Tuesday, September 11, 2007

Physicians at conference strive to understand what makes us itch

Several hundred experts in itch from all over the world are meeting in San Francisco this week to talk about everything from that little itch on your back to chronic itchiness that leaves sufferers unable to sleep.

"We want to help people realize that itching can be really severe and a terrible problem, almost as bad as chronic pain," said Earl Carstens, a professor of neurobiology, physiology and behavior at UC Davis who is organizing the Fourth International Workshop for the Study of Itch, which began Sunday at the Hilton San Francisco. "It's not usually life threatening, but it can be. I've read about cases of people who have such severe chronic itching that it drives them to suicide."

Everyone gets itchy sometimes, and most people have experience with some form of acute itchiness - chicken pox, perhaps, or a run-in with poison oak. Few studies about rates of chronic itch exist, but researchers estimate between 15 million and 31 million Americans have a form of atopic eczema, in which allergies cause itchy, inflamed skin.

Little is known about what makes people itch. The minor everyday itches everyone gets are usually caused by simple brushes with small irritants - a fly landing on a hand or a scratchy fabric in one's shirt. Sympathetic itch - the need to scratch when witnessing someone else scratch - probably happens because of an increased awareness of our own bodies.

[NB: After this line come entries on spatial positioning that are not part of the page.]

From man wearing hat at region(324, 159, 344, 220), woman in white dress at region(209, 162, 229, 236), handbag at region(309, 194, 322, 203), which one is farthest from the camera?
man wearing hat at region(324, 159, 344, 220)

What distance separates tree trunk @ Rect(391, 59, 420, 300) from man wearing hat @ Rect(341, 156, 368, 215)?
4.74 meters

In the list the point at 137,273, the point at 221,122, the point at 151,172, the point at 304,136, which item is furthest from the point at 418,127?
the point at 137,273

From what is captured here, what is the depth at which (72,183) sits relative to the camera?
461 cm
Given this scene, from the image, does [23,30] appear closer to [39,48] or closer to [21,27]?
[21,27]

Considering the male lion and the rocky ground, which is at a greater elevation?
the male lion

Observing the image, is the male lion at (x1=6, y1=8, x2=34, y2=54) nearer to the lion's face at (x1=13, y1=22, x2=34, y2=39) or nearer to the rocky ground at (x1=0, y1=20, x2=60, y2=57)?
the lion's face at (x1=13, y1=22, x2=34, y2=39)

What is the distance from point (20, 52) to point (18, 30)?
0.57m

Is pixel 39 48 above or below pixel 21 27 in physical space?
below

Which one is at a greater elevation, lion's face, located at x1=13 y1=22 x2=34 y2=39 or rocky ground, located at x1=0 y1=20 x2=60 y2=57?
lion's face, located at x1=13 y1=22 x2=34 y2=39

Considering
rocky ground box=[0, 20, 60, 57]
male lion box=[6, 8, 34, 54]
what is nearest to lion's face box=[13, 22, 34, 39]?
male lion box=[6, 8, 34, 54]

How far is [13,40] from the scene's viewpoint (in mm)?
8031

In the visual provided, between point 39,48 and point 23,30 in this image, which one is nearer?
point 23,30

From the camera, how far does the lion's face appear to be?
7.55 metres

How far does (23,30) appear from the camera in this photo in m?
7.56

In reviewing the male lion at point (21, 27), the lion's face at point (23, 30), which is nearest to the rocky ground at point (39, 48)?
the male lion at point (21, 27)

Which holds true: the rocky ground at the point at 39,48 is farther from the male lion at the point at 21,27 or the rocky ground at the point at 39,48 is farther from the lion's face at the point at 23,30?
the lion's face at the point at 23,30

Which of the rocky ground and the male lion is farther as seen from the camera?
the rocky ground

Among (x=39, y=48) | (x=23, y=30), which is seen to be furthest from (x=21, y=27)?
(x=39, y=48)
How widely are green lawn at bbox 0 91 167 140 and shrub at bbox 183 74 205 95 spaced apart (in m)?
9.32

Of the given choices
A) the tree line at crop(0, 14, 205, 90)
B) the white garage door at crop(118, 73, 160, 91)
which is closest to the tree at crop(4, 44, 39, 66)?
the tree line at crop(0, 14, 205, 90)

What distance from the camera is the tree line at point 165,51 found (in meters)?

No one knows for sure why people get itchy, but the main theory is that it's an evolutionary trait - we get itches so we'll scratch away something that irritates our sensitive skin, be it a mosquito or a hand cream that causes an allergic reaction. But that doesn't explain chronic itch.

For decades, researchers assumed itch was a minor form of pain, attached to the same nerves that make us feel pain. But research in the past five or so years has suggested that itch may have a separate nerve pathway.

Some doctors have suggested a sort of yin-and-yang relationship between itch and pain - scratching, a very mild form of pain, alleviates itch, and certain pain-relieving drugs cause itching.

"Pain and itch are different responses, but they're both geared toward protecting you," Carstens said. "You have distinct systems. One, itch, is evolved to get stuff off the surface of your skin, and the other, pain, is to remove yourself from something that is causing damage."